"In fact, they're better off taking those jobs. ... The mistake Americans make is they think they would never work in a sweatshop and therefore they say these people shouldn't. Well, no one's offering those people green cards. Those people are stuck in those countries. They're choosing their best of a bunch of bad options. And when you take away someone's best of a bad option, they're worse off."
That happened after Sen. Tom Harkin of Iowa complained about sweatshops in Bangladesh. Some shops closed. Then Oxfam discovered that kids who were laid off often turned to prostitution to support themselves.
"The person who tries to get you fired is not your friend," Henderson said.
The conglomerates that hire people in poor countries usually pay more than local employers do.
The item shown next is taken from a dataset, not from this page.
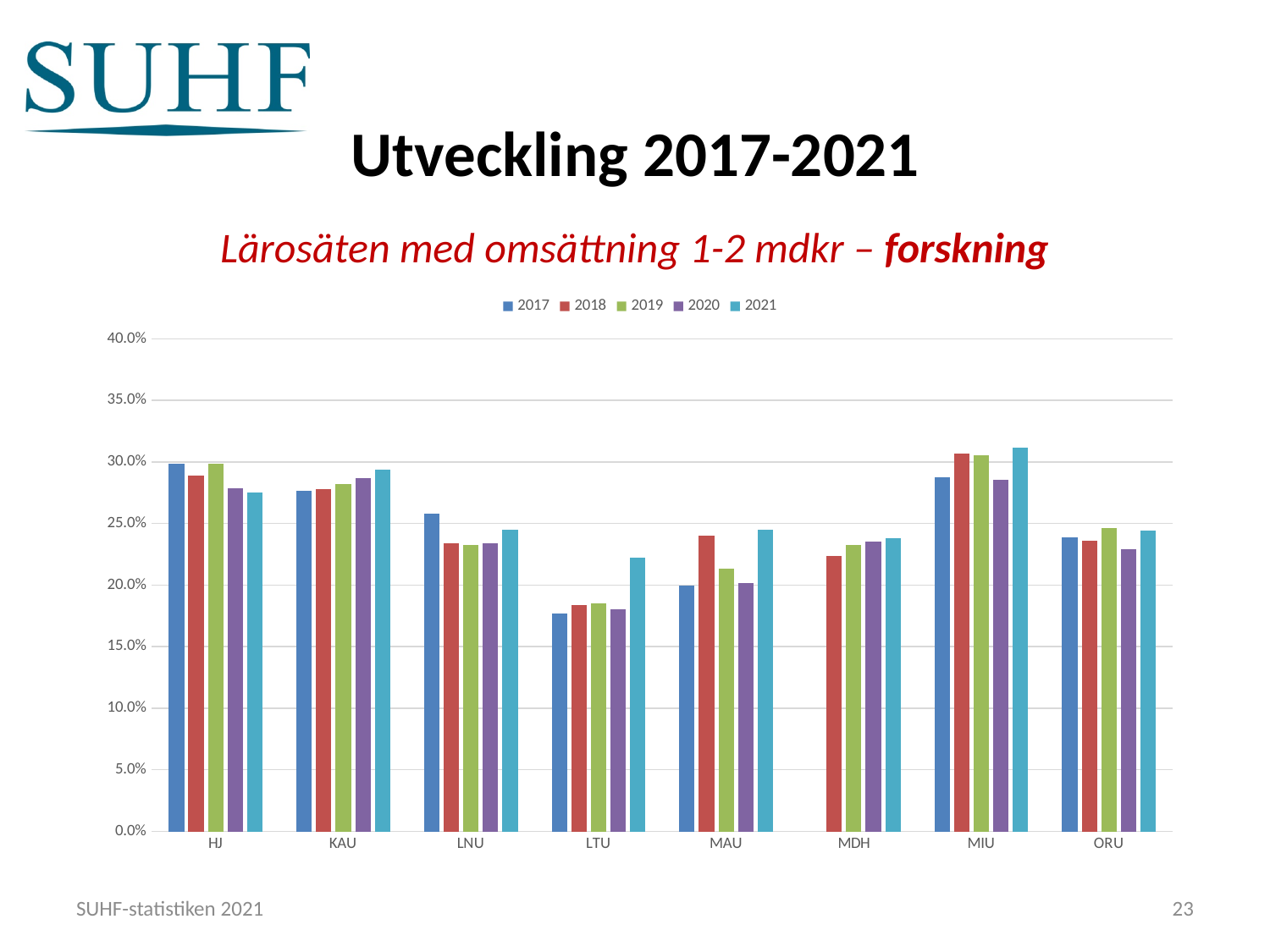
What is the subtitle shown above the chart? Lärosäten med omsättning 1-2 mdkr – forskning For MAU, which is larger: the 2018 value or the 2019 value? 2018 What kind of chart is shown on the slide? bar chart Is the 2021 value for KAU greater or less than 25.0%? greater Which institution has the lowest value for 2017? LTU Is the 2020 value for ORU greater or less than 25.0%? less Is the 2017 value for LTU greater or less than 20.0%? less How many institutions are shown on the x axis? 8 How many years does the legend list? 5 For LTU, which is larger: the 2017 value or the 2021 value? 2021 Which institution has the highest value for 2021? MIU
In Honduras, many sweatshops pay $3.10 per hour. That's low to us, but most Hondurans earn less than two dollars an hour.
Since Third World countries do not pursue free-market policies, worker opportunities are often foreclosed by self-serving politicians. So multinational sweatshops are usually people's best alternative. Humanitarians should target the politicians, not the factories that provide some hope.
Interfering with peaceful exchange is never a good idea. The great 19th-century liberal Richard Cobden was right when he praised free trade for "drawing men together, thrusting aside the antagonism of race, and creed, and language, and uniting us in the bonds of eternal peace."